There’s something else that worries me too. On several occasions, the nurses, when describing my problems to a third party – as it might be, the tissue viability nurse – have clearly been describing ,well, not me!
It’s understandable, as they see dozens of patients in a week, and it’s quite impossible to remember everyone in detail. I, on the other hand, have to remember only what I feel and what I see – so who’s likely to have the clearest memory? Yep, me. And it’s the same for any patient who actually pays attention (though based on what I saw in hospital, that’s damn few!).
The problem is that the nurses’ recollections are treated as gospel, and mine generally ignored. Hell, I’m just the patient, what do I know! And that can get dangerous as well as infuriating.
So, in future, photographs, previously only taken occasionally, will become routine, then I will have visual evidence and who remembers what won’t matter as much.
The other thing is that it appears no-one ever disagrees with the nurses, and that they are so used to getting their own way that they simply don’t have what I’d consider a normal response when someone – like me – opposes them. I found this in hospital too, when I introduced a limit on how many holes they were allowed to poke in me without finding blood (two, and then only briefly, not spend five minutes – as has been done – futilely poking about in the same hole).

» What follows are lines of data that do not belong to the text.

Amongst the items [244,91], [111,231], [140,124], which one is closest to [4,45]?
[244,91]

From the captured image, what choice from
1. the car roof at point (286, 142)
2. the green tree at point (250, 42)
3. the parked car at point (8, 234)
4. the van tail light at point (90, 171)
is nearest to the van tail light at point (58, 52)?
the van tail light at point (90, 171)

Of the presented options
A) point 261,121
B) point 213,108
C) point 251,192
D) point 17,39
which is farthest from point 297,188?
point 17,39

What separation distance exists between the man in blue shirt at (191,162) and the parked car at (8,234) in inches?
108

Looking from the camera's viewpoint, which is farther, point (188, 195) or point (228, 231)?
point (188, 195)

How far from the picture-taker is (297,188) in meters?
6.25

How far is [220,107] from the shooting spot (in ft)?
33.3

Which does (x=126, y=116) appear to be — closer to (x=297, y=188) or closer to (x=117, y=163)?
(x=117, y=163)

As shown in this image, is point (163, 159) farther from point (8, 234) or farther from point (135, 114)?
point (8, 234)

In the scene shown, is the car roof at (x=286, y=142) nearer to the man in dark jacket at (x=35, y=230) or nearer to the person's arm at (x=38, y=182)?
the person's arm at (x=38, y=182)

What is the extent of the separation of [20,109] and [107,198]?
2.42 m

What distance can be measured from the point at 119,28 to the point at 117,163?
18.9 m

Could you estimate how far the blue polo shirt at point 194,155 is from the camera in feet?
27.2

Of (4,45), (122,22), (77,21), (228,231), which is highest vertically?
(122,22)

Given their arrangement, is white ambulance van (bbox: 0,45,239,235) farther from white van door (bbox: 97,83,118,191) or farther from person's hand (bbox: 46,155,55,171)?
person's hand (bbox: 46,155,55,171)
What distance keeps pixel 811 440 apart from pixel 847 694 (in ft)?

But I digress. When balked, the reaction was anger. That’s wrong on so many levels.
I understand the frustration, but surely if a patient, like me, who has so far gone along with everything they’ve thrown at me, no matter how painful or inconvenient, suddenly balks and refuses to budge, it’s their duty is to find out why (starting with the assumption that there’s probably a good reason isn’t a bad idea), and address the problem, not sulk like a spoiled brat and take it as a personal affront! My legs – my choice. Patients’ rights trump petulance every time.
One final comment about leaks and compression. I’ve asked on several occasions what would happen to the leaks, and the stock answer is “Oh, they’ll be pushed back into the body!” To which I say “Surely they’ll simply take the line of least resistance, which isn’t to be forced back against gravity and against the outward flow, but to use the channels already created?”
Blank looks all round.
And it should always be born in mind that every patient is different, and what works for most patients almost certainly will not work for all. There will always be exceptions, and the system has to be flexible enough to accommodate them (us).